The fact that New Zealand had moved in time to pursue its "elimination" strategy – and that its lockdown was now showing a big effect – meant such worst-case scenarios were no longer relevant, Hendy said.
But he warned the country still needed to be wary of a potential "bounce-back" in cases, given that very few people have any immunity to the virus.
"The disease could be reintroduced from overseas or it may flare up again in parts of the country," he said.
"If we lift the lockdown too early or slow down on our contact tracing and testing then this is a very real risk. This is even true in countries that have had the worst outbreaks.
"Everyone is going to have to be wary for some time."
The new model was developed by Hendy and Te Punaha Matatini collaborators Dr Alex James and Professor Michael Plank of the University of Canterbury, Nic Steyn at University of Auckland, and Dr Rachelle Binny and Dr Audrey Lustig at Manaaki Whenua-Landcare Research.
"We wanted to try to capture elements of the public health response that are important early on, such as contact tracing, testing, and isolating people who develop symptoms," Hendy said.
"In many countries the epidemic has become so severe that these measures are no longer as effective, but in New Zealand it looks like we have contained the virus for now and may even be able to eliminate it."
These measures, he said, remained crucial here in halting the spread.

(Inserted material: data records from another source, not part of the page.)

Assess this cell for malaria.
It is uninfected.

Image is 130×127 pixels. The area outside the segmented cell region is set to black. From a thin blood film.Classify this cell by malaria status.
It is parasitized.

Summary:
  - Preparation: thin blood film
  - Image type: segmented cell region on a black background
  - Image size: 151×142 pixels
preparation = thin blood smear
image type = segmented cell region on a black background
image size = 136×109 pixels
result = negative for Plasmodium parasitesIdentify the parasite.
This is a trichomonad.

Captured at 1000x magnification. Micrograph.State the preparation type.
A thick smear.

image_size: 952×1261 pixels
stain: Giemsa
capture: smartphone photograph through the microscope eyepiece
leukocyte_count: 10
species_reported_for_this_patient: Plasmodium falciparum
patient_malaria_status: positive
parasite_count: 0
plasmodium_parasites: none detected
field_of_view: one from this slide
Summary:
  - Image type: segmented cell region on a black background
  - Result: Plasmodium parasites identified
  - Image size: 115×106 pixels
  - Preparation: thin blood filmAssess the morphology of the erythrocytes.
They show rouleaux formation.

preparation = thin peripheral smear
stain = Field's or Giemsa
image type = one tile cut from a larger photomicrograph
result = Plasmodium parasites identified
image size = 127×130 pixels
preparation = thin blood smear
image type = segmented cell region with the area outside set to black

"We model this by looking at the time it takes between a person developing symptoms and that person going into isolation.
"Once an infected person is isolated, the model assumes they spread the virus to a much smaller number of people, such as people in the same bubble or people they contact at the supermarket."
The new model was what's called a "stochastic" or individual-based model, treating infection as a random process, which was more appropriate when there were smaller numbers of cases.
"Each time we run a simulation we get a slightly different outcome," Hendy said
"If we run the simulations thousands of times, we can investigate the likelihood of containing or eliminating the virus if we follow a particular strategy, based on how many times this outcome happens in our set of simulations."